Now I know I’m glitzing over a lot of stuff here, and there’s probably some of the things I wrote about that I should have mentioned (that’s for all you Troubadour archivists to start digging for). I’ve been promising a couple of readers that I’d do a column on serious record collecting. What to look for, how much it’s worth, and so forth. There’s a lot of that on my Facebook Page (Louis F Curtiss) and also on a couple of FACEBOOK FORUMS (the Real Blues Forum and the Real Country Music Forum). There’s also some mighty fine listening to do on all three pages. I will get on that record collecting piece and it’ll be in these pages.
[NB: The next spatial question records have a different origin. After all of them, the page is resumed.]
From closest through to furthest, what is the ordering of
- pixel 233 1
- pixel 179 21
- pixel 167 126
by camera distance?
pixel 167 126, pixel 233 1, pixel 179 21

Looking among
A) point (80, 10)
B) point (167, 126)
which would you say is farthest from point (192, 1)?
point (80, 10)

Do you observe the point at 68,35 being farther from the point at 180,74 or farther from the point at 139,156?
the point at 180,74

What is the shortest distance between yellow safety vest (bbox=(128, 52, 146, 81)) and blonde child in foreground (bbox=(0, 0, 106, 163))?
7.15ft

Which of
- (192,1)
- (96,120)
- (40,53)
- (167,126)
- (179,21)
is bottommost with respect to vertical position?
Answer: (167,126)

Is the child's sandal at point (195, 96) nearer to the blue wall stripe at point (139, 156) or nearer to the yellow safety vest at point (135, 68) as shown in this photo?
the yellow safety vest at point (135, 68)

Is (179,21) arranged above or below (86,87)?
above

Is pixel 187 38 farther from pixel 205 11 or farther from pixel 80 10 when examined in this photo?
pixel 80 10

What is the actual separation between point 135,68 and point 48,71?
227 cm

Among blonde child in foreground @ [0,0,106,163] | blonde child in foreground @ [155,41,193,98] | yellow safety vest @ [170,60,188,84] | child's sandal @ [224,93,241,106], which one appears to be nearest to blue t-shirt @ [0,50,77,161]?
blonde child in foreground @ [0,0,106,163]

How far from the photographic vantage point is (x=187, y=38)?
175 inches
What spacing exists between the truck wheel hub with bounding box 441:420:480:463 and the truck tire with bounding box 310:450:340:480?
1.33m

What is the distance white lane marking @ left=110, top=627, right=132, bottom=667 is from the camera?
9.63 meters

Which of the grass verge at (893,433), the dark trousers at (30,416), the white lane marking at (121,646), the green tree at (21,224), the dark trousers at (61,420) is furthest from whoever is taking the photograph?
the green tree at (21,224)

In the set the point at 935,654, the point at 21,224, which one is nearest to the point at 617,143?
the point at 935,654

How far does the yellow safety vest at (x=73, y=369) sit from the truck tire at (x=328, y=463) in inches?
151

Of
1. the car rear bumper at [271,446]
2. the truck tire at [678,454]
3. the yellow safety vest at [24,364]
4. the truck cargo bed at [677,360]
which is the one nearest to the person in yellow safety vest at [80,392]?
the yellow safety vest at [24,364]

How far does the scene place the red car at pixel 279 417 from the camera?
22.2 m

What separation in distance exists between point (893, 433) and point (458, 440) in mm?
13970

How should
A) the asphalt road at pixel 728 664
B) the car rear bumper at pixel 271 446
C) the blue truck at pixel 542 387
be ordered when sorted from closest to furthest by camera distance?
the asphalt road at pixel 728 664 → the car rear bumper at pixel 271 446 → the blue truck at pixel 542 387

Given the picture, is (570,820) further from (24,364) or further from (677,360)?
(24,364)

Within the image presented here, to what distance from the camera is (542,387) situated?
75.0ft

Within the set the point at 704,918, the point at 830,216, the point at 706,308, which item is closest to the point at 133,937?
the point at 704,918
Til then be real good to each other.

Allen Singer
Allen Singer, folk songster, song leader of the San Diego Folksong Society, on the board of San Diego Folk Heritage (and the guy who seemed to get things done with that organization), pivotal to the organization that brought about the Poway Train Song Festival, and the Sam Hinton Memorial Folk Festival each year, suffered a major heart attack Tuesday, September 13 and passed away the following Saturday. A lot of us who knew Allen and worked with him on various projects here in town realize, or are coming to realize that there is a very large hole in the musical soul of this city that’s going to be very hard to fill. His support for me and the various projects I’m involved with has always been top notch. Just about a week ago he came by Folk Arts Rare Records to talk with me about getting back to being involved with the Adams Ave. Roots Festival. He had set up a meeting to talk with Scott Kessler and other Adams Ave. Business Association folks. I told him I was trying to keep my big mouth shut on that subject and we talked about bringing San Diego Folk Heritage into the running of that Festival which would suit me fine. This was a very special man that we lost. RIP Old Buddy.